За соседней стойкой Коганы разыскали, наконец, квитанцию об уплате пошлины за полученный от брата самовар, чуть подальше старичок Грин сумел убедить таможенницу, что ташкентский коврик с лебедями он хочет увезти в Америку как сувенир, образец народного среднеазиатского искусства, что и в мыслях, у него нет как-то обидеть увозом этого коврика советскую власть. Взглянув на Клэр, словно на царапающуюся кошку, таможенник пожал плечами и снова исчез за той же дверью, а вернулся в сопровождении чина постарше.

— Ну, госпожа Вогел, что прикажете с вами делать?—осведомился тот. — Вы же не хотите неприятностей?

Неведомых неприятностей (ссылка в Якутию? расстрел на месте?) Клэр, разумеется, не хотела, но и сдаваться так легко не собиралась,

— Там впечатления о моей поездке,—морщилась она,—это для мамы и мужа... Ни на одной таможне мира не вскрывали моих писем.

— А почему мы должны вам верить, госпожа Вогел? На любой, как вы соблаговолили выразиться, таможне мира есть свои четкие правила. Что вы упрямитесь? Не съедим мы ваше письмо. Просмотрим и тут же вернем. Где ваш переводчик?

— Я переводчик,—подскочил Марк с угодливым подобием улыбки на устах,—мадам Фогель во время поездки ни в чем предосудительном замечена не была, уверяю вас...

Толпившиеся за Клэр старушонки из группы Веры Зайцевой поглядывали. не понимая ни слова, с любопытством, а иные и с нетерпением. И то сказать, из-за этой глупейшей заминки с таможней они рисковали не успеть закупить в «Березке» икры и водки, предметов, без которых возвращаться из России просто немыслимо. Уже прошедшие таможню Берт и Руфь, посвященные в тайну серого конверта, заметно беспокоились. Наконец чин постарше, раздраженный внезапным заступничеством Марка, заявил ему, что «может, конечно, ваша мадам и хорошая, а вот мы ее сейчас задержим для личного досмотра, и рейс ваш задержится, а кто будет пятьсот рублей штрафа платить—это забота не наша, сами знаете».

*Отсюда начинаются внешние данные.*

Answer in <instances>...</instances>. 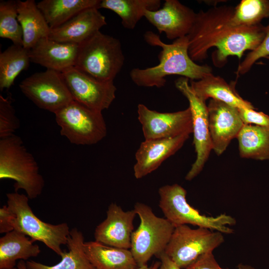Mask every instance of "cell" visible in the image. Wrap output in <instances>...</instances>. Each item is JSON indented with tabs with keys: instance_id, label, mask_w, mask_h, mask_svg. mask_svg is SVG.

Предаваться раздумьям на эту неприятную тему Марку, однако, не пришлось. Как из-под земли явился еще один таможенник, чуть постарше первого, но помоложе второго, постоял, послушал, посмотрел на Клэр немигающими серыми глазами.

— Зачем же самолет задерживать. Петр Афанасьевич?—сказал он пожилому. — Вы разве не читали телефонограмму?

С этими загадочными словами он взял со стойки конверт, не торопясь вскрыл, достал оттуда один листок машинописный и один — исписанный бисерным почерком Андрея. Просмотрел, сунул вместе с пустым конвертом в нагрудный карман кителя. — Пропускай ее, Володя!—скомандовал он.

— А письмо?

— Как обычно.

Володя, не улыбаясь, оттиснул на декларации Клэр жирный лиловый штамп и сделал ей знак проходить.

— Сволочи вы все,—с полушепота она перешла почти на крик,— сволочи, свиньи фашистские, так бы и перестреляла вас всех, гады, гады! Таможенник, забравший письмо, мгновенно обернулся. — Ну-ка не смейте хулиганить, мадам Вогел,—сказал он спокойно.—Тут вам не Америка. Не Америка еще, слава Богу. Не знаю уж, кто вы такая и зачем к нам пожаловали, но валите-ка отсюда подобру-поздорову, катись, покуда цела, немецкое отродье, скажи спасибо, что отпускаем с миром. И хозяевам своим, кто там тебе платит, передай— ни черта у них не выйдет! Сто лет простоим. Тысячу. А вас и агентов ваших... словом, проваливай.